TASKS TO COMPLETE:
1. Which people are named in the Cc line of the KVM patch email? Leave out the mailing list address.
2. Extend the KVM patch email from the point where it stops.

TEXT SHOWN:
All of lore.kernel.org
 help / color / mirror / Atom feed
From: Maxim Levitsky <mlevitsk@redhat.com>
To: Vitaly Kuznetsov <vkuznets@redhat.com>,
	kvm@vger.kernel.org, Paolo Bonzini <pbonzini@redhat.com>
Cc: Sean Christopherson <seanjc@google.com>,
	Wanpeng Li <wanpengli@tencent.com>,
	Jim Mattson <jmattson@google.com>, Kechen Lu <kechenl@nvidia.com>,
	linux-kernel@vger.kernel.org
Subject: Re: [PATCH v2 0/5] KVM: x86: hyper-v: Conditionally allow SynIC with APICv/AVIC
Date: Wed, 26 May 2021 12:54:13 +0300	[thread overview]
Message-ID: <2409eb8593804eb879ae6fb961a709ca8c20f329.camel@redhat.com> (raw)
In-Reply-To: <20210518144339.1987982-1-vkuznets@redhat.com>

On Tue, 2021-05-18 at 16:43 +0200, Vitaly Kuznetsov wrote:
> Changes since v1 (Sean):
> - Use common 'enable_apicv' variable for both APICv and AVIC instead of 
>  adding a new hook to 'struct kvm_x86_ops'.
> - Drop unneded CONFIG_X86_LOCAL_APIC checks from VMX/SVM code along the
>  way.

SUPPLIED INFORMATION:
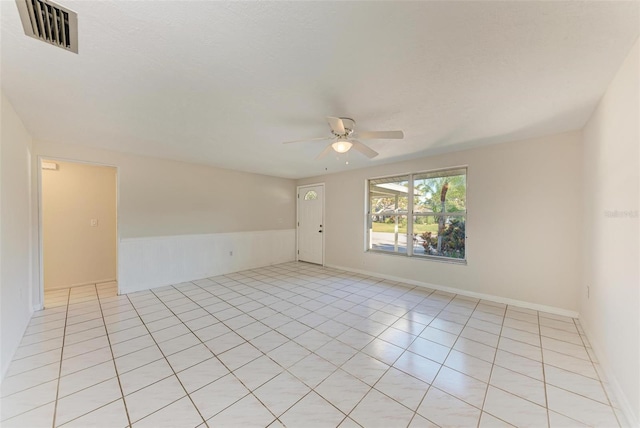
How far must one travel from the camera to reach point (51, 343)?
2.29 metres

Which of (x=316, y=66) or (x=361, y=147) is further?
(x=361, y=147)

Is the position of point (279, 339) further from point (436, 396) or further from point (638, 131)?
point (638, 131)

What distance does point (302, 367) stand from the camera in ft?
6.46

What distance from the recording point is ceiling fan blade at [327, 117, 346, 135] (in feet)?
6.63

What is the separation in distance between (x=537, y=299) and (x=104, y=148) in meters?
6.56

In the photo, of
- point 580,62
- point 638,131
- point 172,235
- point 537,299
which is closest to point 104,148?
point 172,235

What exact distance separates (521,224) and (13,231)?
19.2 ft

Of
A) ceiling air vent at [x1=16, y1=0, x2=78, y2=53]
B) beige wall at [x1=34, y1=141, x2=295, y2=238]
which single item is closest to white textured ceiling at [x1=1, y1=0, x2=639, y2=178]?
ceiling air vent at [x1=16, y1=0, x2=78, y2=53]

TASK RESPONSES:
1. Sean Christopherson, Wanpeng Li, Jim Mattson, Kechen Lu

2.
> 
> Original description:
> 
> APICV_INHIBIT_REASON_HYPERV is currently unconditionally forced upon
> SynIC activation as SynIC's AutoEOI is incompatible with APICv/AVIC. It is,
> however, possible to track whether the feature was actually used by the
> guest and only inhibit APICv/AVIC when needed.
> 
> The feature can be tested with QEMU's 'hv-passthrough' debug mode.
> 
> Note, 'avic' kvm-amd module parameter is '0' by default and thus needs to
> be explicitly enabled.
> 
> Vitaly Kuznetsov (5):
>   KVM: SVM: Drop unneeded CONFIG_X86_LOCAL_APIC check for AVIC
>   KVM: VMX: Drop unneeded CONFIG_X86_LOCAL_APIC check from
>     cpu_has_vmx_posted_intr()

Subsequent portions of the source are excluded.